Source data:
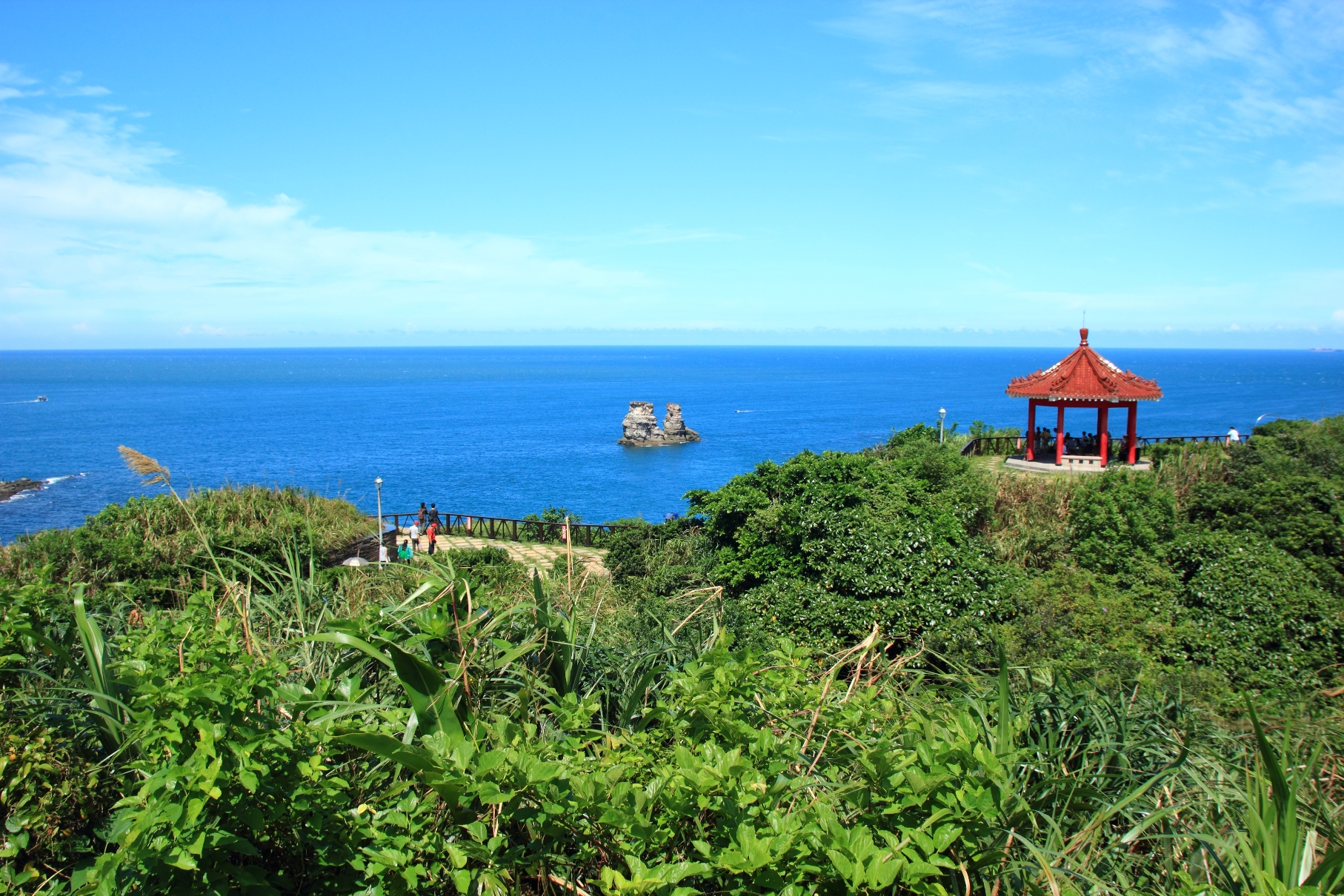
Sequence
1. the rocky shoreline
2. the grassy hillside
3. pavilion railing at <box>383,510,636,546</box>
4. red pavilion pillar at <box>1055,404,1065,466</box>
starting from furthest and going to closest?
the rocky shoreline, red pavilion pillar at <box>1055,404,1065,466</box>, pavilion railing at <box>383,510,636,546</box>, the grassy hillside

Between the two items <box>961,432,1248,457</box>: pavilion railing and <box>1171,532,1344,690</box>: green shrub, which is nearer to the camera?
<box>1171,532,1344,690</box>: green shrub

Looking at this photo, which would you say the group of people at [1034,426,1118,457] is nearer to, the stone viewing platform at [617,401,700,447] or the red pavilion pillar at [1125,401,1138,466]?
the red pavilion pillar at [1125,401,1138,466]

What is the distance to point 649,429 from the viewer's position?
243 ft

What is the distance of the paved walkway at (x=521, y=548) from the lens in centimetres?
1702

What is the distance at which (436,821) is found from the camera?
2.55 meters

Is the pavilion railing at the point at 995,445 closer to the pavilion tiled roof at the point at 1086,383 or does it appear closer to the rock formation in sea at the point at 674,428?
the pavilion tiled roof at the point at 1086,383

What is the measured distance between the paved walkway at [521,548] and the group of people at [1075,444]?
481 inches

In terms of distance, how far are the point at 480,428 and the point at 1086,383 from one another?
2916 inches

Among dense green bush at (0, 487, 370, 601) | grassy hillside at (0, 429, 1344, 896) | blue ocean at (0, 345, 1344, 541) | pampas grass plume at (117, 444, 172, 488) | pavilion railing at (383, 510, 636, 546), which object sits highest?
pampas grass plume at (117, 444, 172, 488)

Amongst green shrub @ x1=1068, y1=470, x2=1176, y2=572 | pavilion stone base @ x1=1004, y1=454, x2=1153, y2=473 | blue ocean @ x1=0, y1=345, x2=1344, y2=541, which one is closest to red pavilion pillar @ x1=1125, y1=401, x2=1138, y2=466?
pavilion stone base @ x1=1004, y1=454, x2=1153, y2=473

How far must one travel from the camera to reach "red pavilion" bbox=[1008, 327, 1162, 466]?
20.6m

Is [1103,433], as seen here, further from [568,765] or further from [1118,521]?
[568,765]

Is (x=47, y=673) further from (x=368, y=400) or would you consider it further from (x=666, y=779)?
(x=368, y=400)

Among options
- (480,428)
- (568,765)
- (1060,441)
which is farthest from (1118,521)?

_TO DO_. Reproduce all of the entries above word for word, leaving out the pictures.

_SOLUTION_.
Sequence
1. the rocky shoreline
2. the grassy hillside
3. pavilion railing at <box>383,510,636,546</box>
4. red pavilion pillar at <box>1055,404,1065,466</box>
starting from furthest and going to closest?
the rocky shoreline, red pavilion pillar at <box>1055,404,1065,466</box>, pavilion railing at <box>383,510,636,546</box>, the grassy hillside

Between the two items <box>961,432,1248,457</box>: pavilion railing and <box>1171,532,1344,690</box>: green shrub, which is nearer to the camera?
<box>1171,532,1344,690</box>: green shrub

Looking at this photo, which would you say the group of people at [1034,426,1118,457] is nearer to, the stone viewing platform at [617,401,700,447] or the red pavilion pillar at [1125,401,1138,466]?
the red pavilion pillar at [1125,401,1138,466]

What is the distance to point 649,429 from the viewer's position?
243 ft

What is the distance of the paved walkway at (x=521, y=548) from the lens in centimetres?
1702

What is the distance at which (436,821) is found from the camera?
2.55 meters

Is the pavilion railing at the point at 995,445 closer to the pavilion tiled roof at the point at 1086,383 or does it appear closer to the rock formation in sea at the point at 674,428?
the pavilion tiled roof at the point at 1086,383

What is the measured distance between the paved walkway at [521,548] and the group of people at [1075,444]?
481 inches

In terms of distance, how far are the point at 480,428 and the point at 1086,383 from one another?
2916 inches

Among dense green bush at (0, 487, 370, 601) | grassy hillside at (0, 429, 1344, 896) | blue ocean at (0, 345, 1344, 541) | pampas grass plume at (117, 444, 172, 488) | pavilion railing at (383, 510, 636, 546), which object sits highest?
pampas grass plume at (117, 444, 172, 488)

Amongst green shrub @ x1=1068, y1=470, x2=1176, y2=572 | pavilion stone base @ x1=1004, y1=454, x2=1153, y2=473 | blue ocean @ x1=0, y1=345, x2=1344, y2=541, which one is closest to red pavilion pillar @ x1=1125, y1=401, x2=1138, y2=466?
pavilion stone base @ x1=1004, y1=454, x2=1153, y2=473

How far must one travel from the camera to reach "red pavilion" bbox=[1008, 327, 1162, 466]?
20.6m

Is [1103,433], as seen here, further from [568,765] or further from [1118,521]?
[568,765]

Is (x=47, y=673) further from (x=368, y=400) or would you consider it further from (x=666, y=779)?
(x=368, y=400)

Among options
- (480,428)
- (568,765)
- (1060,441)
which is farthest from (1118,521)?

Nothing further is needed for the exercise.